The Well-Tempered Clavier I No. 14 in F-sharp minor
BWV 859 performed by Jacques Ogg
at home in Bunde, The Netherlands
Behind the music
Filled with melancholy
You just have to play it
For this recording, we visited harpsichordist Jacques Ogg in Bunde, Limburg. Jacques Ogg is a big fan of F-sharp minor, the key of Prelude and fugue no. 14 from the Wohltemperirte Clavier: “It’s a strange key”, he says, “filled with melancholy”. And in this Prelude and fugue the ingenious Bach demonstrates the different ways he can represent that wonderful, sombre character. In the Prelude, he chooses to use the minimum of means. The theme is based on just four notes and the piece is almost completely constructed as a two-part invention. And it is precisely in this simplicity that the master reveals himself. In the four-part Fugue, we hear the melancholy in the yearning counter theme, for instance. “It’s all so subtly constructed, you just have to play it”, says harpsichordist Jacques Ogg.

*WHAT YOU NEED TO DO*
**1)** In the passage on Bach's Prelude and Fugue No. 14, how many notes is the theme of the Prelude based on?
**2)** Resume the passage on Bach's Prelude and Fugue No. 14, continuing it from its last sentence.

*INPUT DATA*
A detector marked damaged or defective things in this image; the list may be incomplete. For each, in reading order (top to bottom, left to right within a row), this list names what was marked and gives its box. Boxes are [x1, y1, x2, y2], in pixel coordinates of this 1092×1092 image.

---

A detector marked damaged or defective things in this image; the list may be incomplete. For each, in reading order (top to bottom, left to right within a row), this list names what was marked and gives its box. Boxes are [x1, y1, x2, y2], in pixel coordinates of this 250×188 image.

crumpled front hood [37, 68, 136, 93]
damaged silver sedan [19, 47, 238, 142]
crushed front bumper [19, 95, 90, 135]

* * *

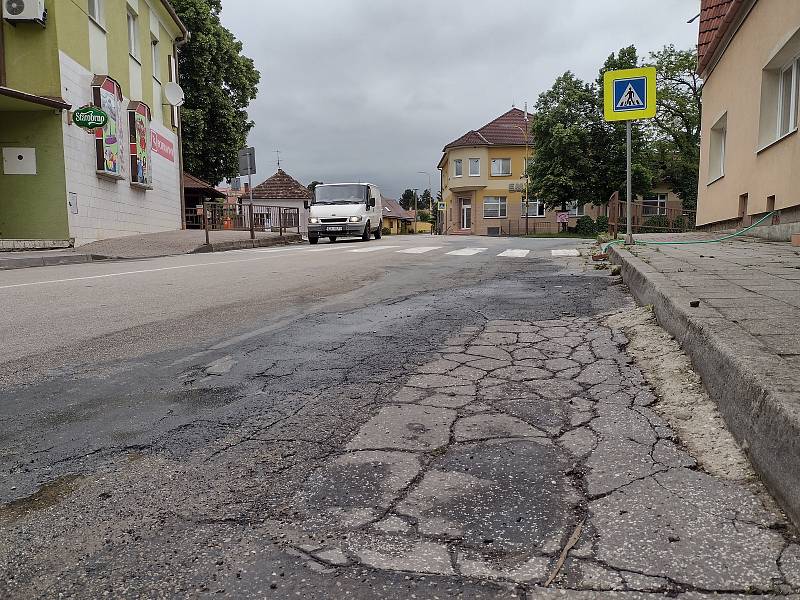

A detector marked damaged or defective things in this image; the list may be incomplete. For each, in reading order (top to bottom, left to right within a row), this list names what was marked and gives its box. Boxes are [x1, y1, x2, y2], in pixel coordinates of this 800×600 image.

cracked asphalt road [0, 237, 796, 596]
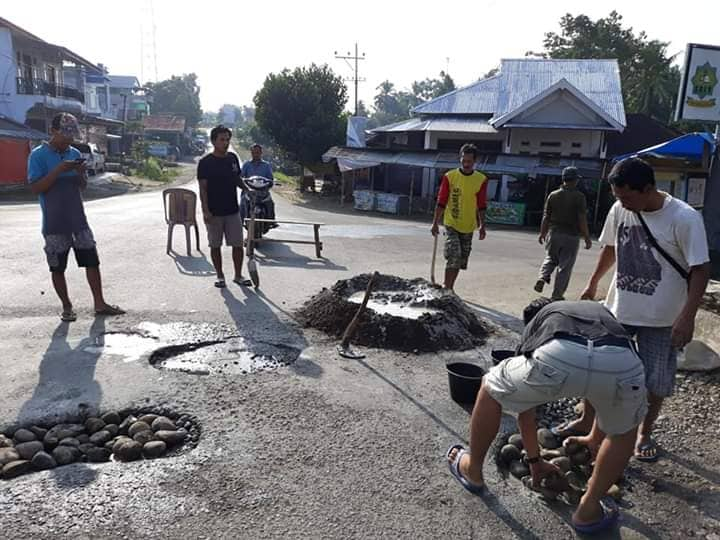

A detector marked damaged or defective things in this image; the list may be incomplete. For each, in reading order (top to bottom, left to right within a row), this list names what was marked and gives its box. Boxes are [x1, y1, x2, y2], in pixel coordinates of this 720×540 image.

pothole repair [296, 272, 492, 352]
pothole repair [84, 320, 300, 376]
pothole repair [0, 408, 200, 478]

*RESULTS OF THE TASKS*
**1)** Four notes.

**2)**
Das Wohltemperirte Clavier, BWV 846-893
Composing 48 keyboard pieces in all 24 keys was the sort of challenge Bach enjoyed. In each of the two parts of the Wohltemperirte Clavier, he brought together the musical couple prelude and fugue 24 times; twelve in minor keys and twelve in major. In the preludes, he gave free rein to his imagination, and demonstrated mathematical tours de force in the fugues. In contrast to the iron discipline Bach had to apply to his church compositions, here he could abandon himself to intellectual Spielerei without worrying about deadlines.
The first part of the Wohltemperirte Clavier dates from 1722, although it contains some music that was written in the preceding five years. There is less clarity about the history of part two. Bach compiled this second manuscript only around 1740, although once again some of the preludes and fugues it contains date from a much earlier period. Bach described the target group for this collection of pieces as follows: ‘Zum Nutzen und Gebrauch der Lehr-begierigen Musicalischen Jugend, als auch dere in diesem studio schon habil seyenden besonderem ZeitVertreib’ (For both the education of the industrious musical youngster and the enjoyment of those well-versed in this material’).
- BWV
- 859
- Title
- Prelude and fugue in F-sharp minor
- Epithet
- no. 14 from The Well-Tempered Clavier I
- Instrument
- harpsichord
- Genre
- harpsichord works
- Serie
- Das Wohltemperirte Clavier I
- Year
- 1722 or earlier
- City
- Cöthen (or Weimar?)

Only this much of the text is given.